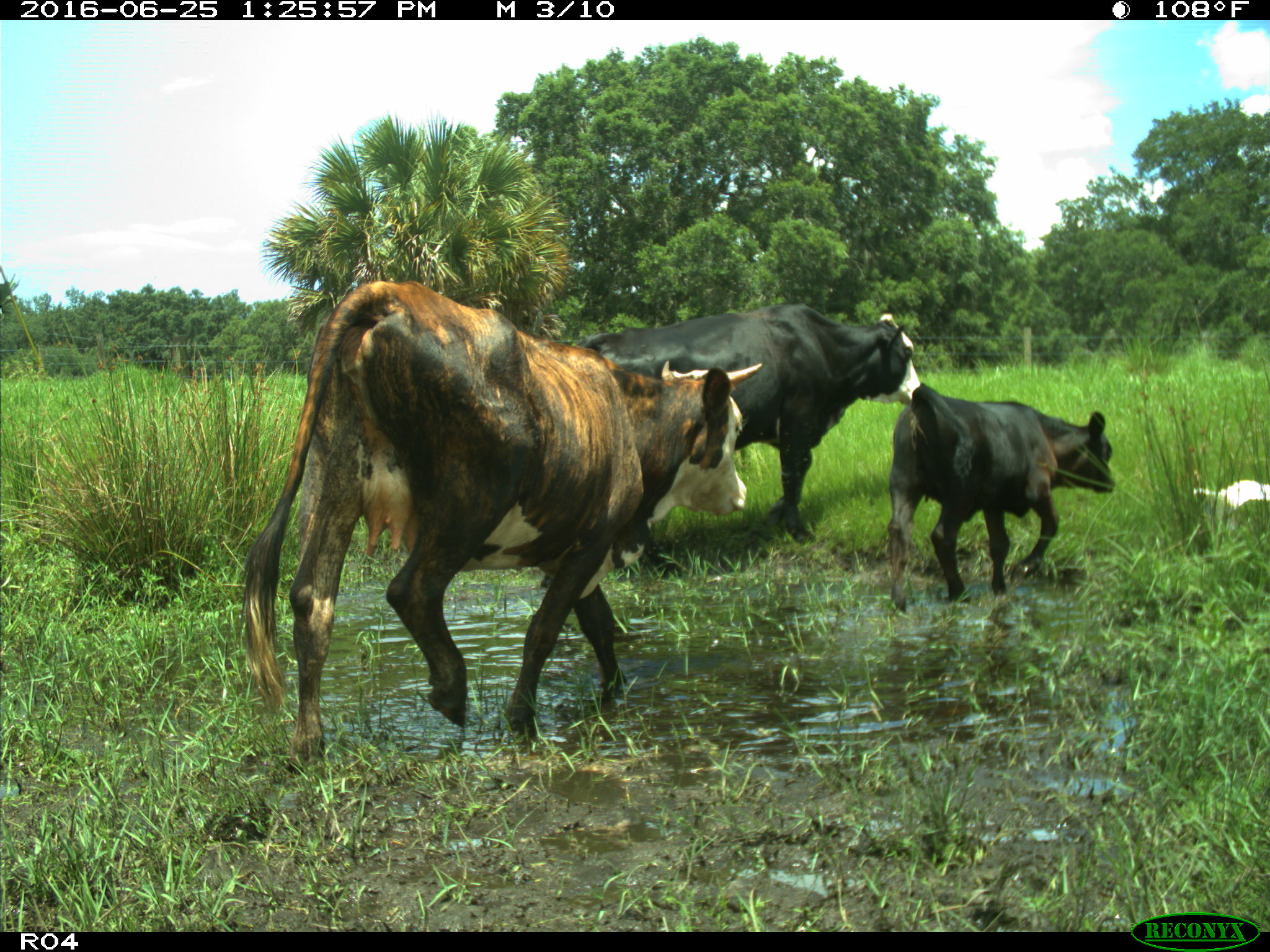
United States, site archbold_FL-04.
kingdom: Animalia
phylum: Chordata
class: Mammalia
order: Artiodactyla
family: Bovidae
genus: Bos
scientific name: Bos taurus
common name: domestic cow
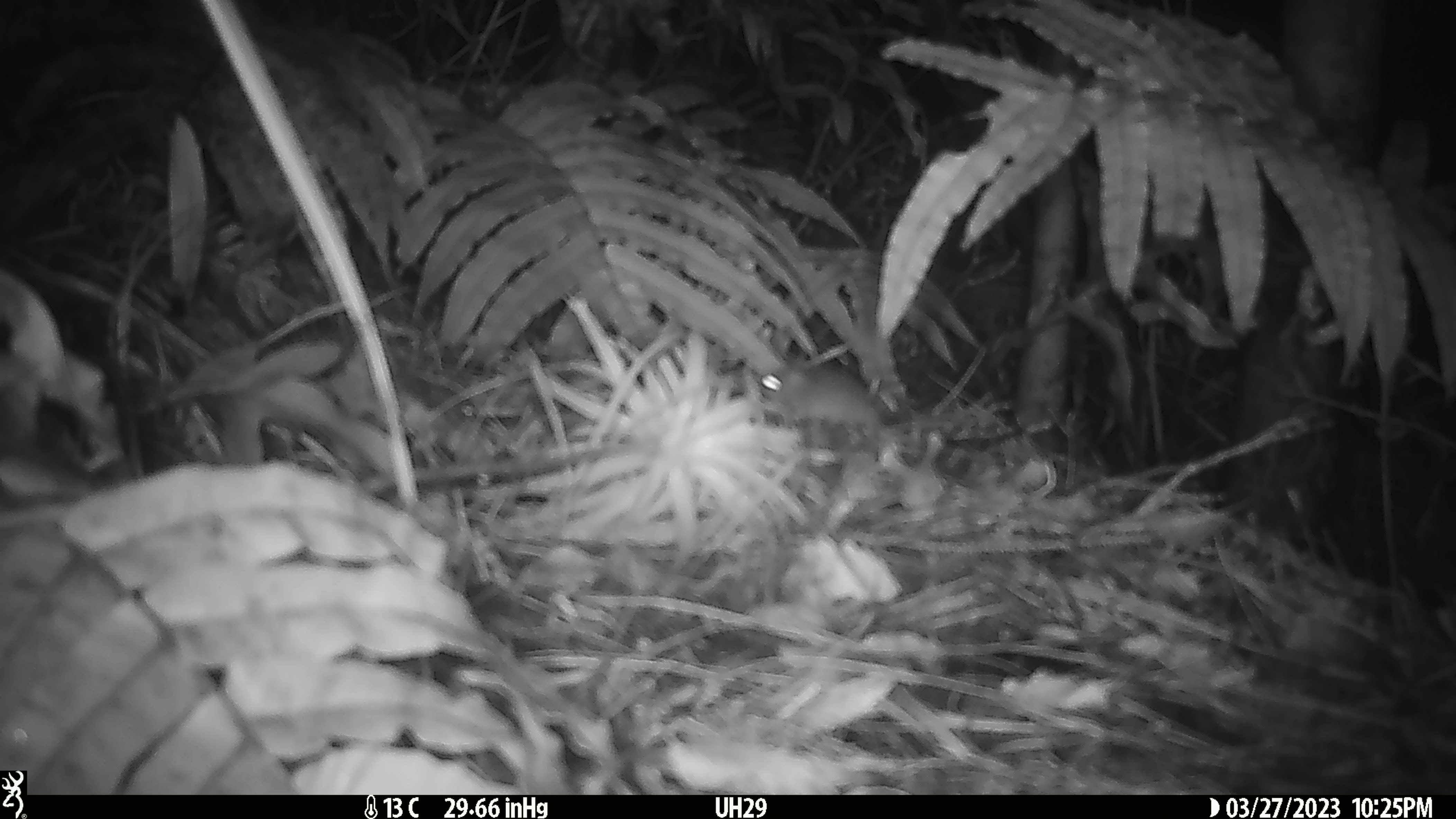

============================================================

■ Work item:
Restate the whole listing exactly as written, minus the pictures.

■ Answer:
United States, site archbold_FL-04.
kingdom: Animalia
phylum: Chordata
class: Mammalia
order: Artiodactyla
family: Bovidae
genus: Bos
scientific name: Bos taurus
common name: domestic cow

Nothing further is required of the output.